HOW TO COMPLETE THIS TASK: In the records that follow, the lines from the one containing "[researcher-annotated camera trap]" to the one containing "label granularity: sequence-level", inclusive, are to be given again exactly.

[Dataset entries]
▼
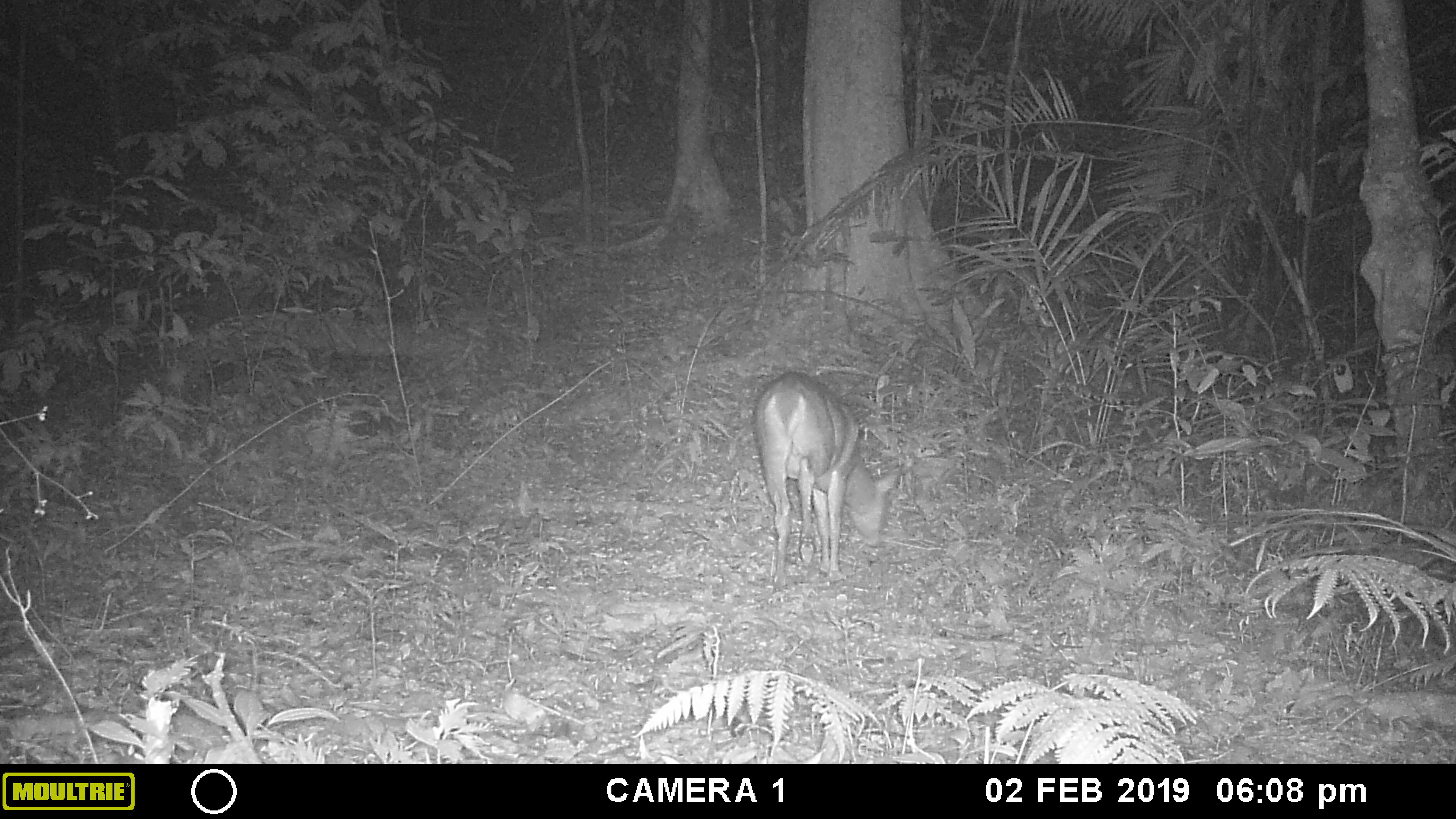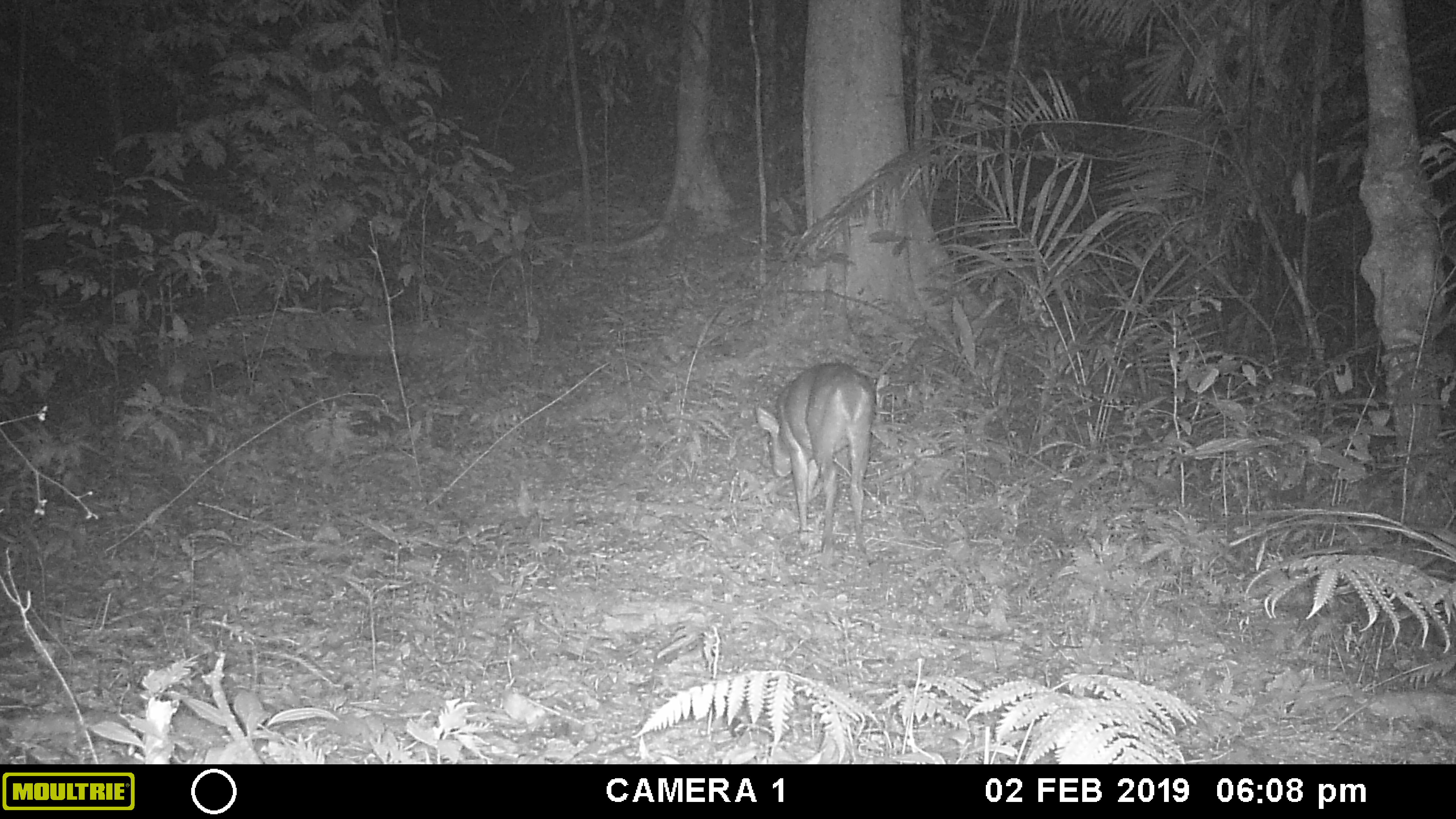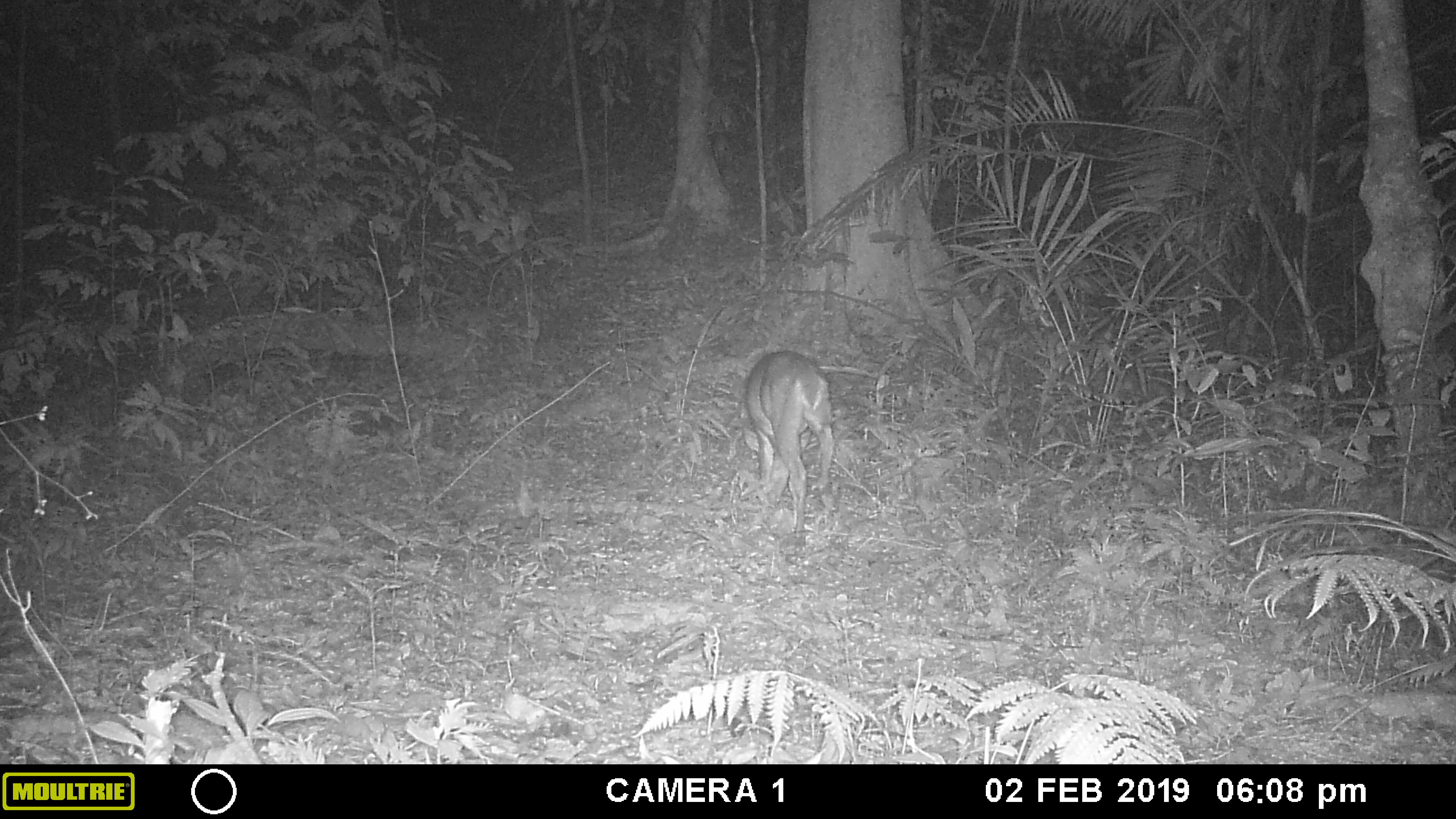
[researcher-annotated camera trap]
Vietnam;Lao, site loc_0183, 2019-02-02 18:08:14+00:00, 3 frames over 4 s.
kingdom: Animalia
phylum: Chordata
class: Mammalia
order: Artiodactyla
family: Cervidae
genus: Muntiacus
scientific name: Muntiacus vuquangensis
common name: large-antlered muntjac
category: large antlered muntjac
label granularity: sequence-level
▲
▼
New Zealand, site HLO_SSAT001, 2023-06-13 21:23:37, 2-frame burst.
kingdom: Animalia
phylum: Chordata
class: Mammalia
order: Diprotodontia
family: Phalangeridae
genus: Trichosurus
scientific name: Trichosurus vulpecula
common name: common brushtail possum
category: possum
▲
ANSWER SECTION:
[researcher-annotated camera trap]
Vietnam;Lao, site loc_0183, 2019-02-02 18:08:14+00:00, 3 frames over 4 s.
kingdom: Animalia
phylum: Chordata
class: Mammalia
order: Artiodactyla
family: Cervidae
genus: Muntiacus
scientific name: Muntiacus vuquangensis
common name: large-antlered muntjac
category: large antlered muntjac
label granularity: sequence-level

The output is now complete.